Военнопленный лейтенант Колесник думал иначе. Он считал, что в принципе бежать можно из любого лагеря, но из лагеря в Квитчанах труднее, нежели из какого-либо другого. Нет, он не исключал такую возможность полностью.

Поэтому неожиданный ночной разговор хотя и изумил, потряс его, но все же не показался лишенным всякого здравого смысла.

Павел Колесник вышел из вонявшей хлоркой уборной, жадно вдохнул свежий ночной воздух. Глянул на небо — те же звезды, что и над родной Полтавщиной. Хоть это не отняли… Навстречу ему от ближайшего барака, припадая на правую ногу, шел заключенный с большой, непокрытой лысой головой. Колесник узнал его. В лагере многие заключенные имели прозвища. Этого наградили двумя — Башка, Сократ…

Башка остановился перед Колесником и, глядя ему в глаза, обычным глуховатым, ровным голосом сказал, точно речь шла о пуговице или кусочке бумаги для цигарки.

— Есть предложение, Павел. Допустим, побег… Возьмешься?

Колесник ответил таким испуганным, пронзительным взглядом, что Башка слегка смутился.

— Нет, я с ума не сошел, — торопливо и как-то досадливо произнес он. — Предложение совершенно серьезное. Имеются гарантии. Ну?

Башка ждал ответа. У него было очень худое лицо. Тонкая кожа так туго обтягивала череп, что даже морщинки на высоком выпуклом лбу разгладились. Если бы не глаза, эта голова могла бы напоминать голову хорошо сохранившейся мумии. Но светло-карие глаза жили на мертвом лице, в них чувствовалась душевная зоркость, они как бы излучали тепло напряженной работы мысли.

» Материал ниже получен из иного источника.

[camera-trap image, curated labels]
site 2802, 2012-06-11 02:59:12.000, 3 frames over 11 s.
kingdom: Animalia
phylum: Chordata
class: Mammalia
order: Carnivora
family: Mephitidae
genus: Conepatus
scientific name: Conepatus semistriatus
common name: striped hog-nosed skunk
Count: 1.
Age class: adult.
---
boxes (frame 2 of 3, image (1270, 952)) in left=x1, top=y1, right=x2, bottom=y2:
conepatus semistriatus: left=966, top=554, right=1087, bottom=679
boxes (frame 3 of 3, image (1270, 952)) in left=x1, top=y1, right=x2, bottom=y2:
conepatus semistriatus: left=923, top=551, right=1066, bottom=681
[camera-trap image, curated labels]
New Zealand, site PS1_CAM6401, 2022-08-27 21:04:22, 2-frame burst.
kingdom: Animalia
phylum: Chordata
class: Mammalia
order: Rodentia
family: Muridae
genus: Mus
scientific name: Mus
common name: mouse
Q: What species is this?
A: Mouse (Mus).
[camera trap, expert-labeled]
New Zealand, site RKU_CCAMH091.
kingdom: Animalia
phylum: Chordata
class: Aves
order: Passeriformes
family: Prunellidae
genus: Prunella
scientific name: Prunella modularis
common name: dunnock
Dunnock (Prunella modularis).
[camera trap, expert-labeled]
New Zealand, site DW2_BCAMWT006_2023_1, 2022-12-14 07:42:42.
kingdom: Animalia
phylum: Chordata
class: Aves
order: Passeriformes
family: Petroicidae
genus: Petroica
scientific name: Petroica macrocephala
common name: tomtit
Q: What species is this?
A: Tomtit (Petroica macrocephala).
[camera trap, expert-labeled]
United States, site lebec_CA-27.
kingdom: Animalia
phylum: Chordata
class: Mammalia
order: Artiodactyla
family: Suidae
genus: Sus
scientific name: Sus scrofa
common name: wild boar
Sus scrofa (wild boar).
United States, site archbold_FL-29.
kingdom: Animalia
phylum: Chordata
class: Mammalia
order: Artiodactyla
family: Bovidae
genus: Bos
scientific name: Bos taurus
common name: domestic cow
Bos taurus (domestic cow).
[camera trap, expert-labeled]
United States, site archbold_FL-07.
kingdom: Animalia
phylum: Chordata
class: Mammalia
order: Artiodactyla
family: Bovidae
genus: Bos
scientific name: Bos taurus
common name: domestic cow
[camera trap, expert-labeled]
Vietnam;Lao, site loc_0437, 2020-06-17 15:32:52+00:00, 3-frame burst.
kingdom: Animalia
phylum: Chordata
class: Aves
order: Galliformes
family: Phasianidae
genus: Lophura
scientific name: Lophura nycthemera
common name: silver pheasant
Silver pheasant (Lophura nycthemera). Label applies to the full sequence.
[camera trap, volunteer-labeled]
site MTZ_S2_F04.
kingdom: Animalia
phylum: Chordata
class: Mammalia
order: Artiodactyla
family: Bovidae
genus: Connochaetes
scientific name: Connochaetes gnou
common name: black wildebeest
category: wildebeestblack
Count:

Колесник давно приглядывался к этому человеку, сумевшему сохранить какое-то сдерживаемое внутреннее достоинство, и не раз ловил на себе его пристальные пытливые взгляды. Однако до беседы у них не доходило. Сегодня Башка впервые столь откровенно заговорил с ним.

— С кондачка такие вещи не решаются. — Колесник невольно покосился на ближнюю вышку. — Я должен знать…

— Все, что нужно, узнаешь. В свое время. Дело, считай, верняк. Организация, помощь — обеспечены. В любую минуту можешь отказаться. Это на твоей совести. Сейчас в принципе: да или нет!

Не так-то просто было произнести это короткое слово. Внезапное предложение Башки ошеломило Колесника. Он понял только одно — Башка обращается к нему не от себя лично, а и от своих товарищей. Так следовало предположить.

— Не решишь? Тяжело? Сутки на размышления. Если согласишься, назови желательного партнера. Бежать будут двое. Пока дело имею с одним тобой. Без моего одобрения ни с кем не советуйся. Договорились?

Последние слова Башка произнес уже на ходу.

Что за человек? Фамилия — Бахмутов. Артиллерист, очевидно, офицер, в прошлом преподаватель математики, отлично играет в шахматы — вот все, что знал о нем Колесник.

Павел зашел в барак, взобрался на свое место, под потолком на третьем ярусе. Слабый желтоватый свет, вонь грязной, пропотевшей одежды, храп, ругательства и стоны сквозь сон. Колесник лежал на спине с полуоткрытыми глазами. Он смотрел на потрескавшиеся доски потолка, но не видел их. Перед ним вьется родной Псел — удивительная река, которая неизменно появляется перед его мысленным взором каждый раз, когда он думает о побеге. И песня, которую пела вся Украина в предвоенные годы.

Їдьмо, Галю, з нами, З нами, козаками. Краще тобі буде, Як в рідної мами. Ой ти, Галю, Галю молодая…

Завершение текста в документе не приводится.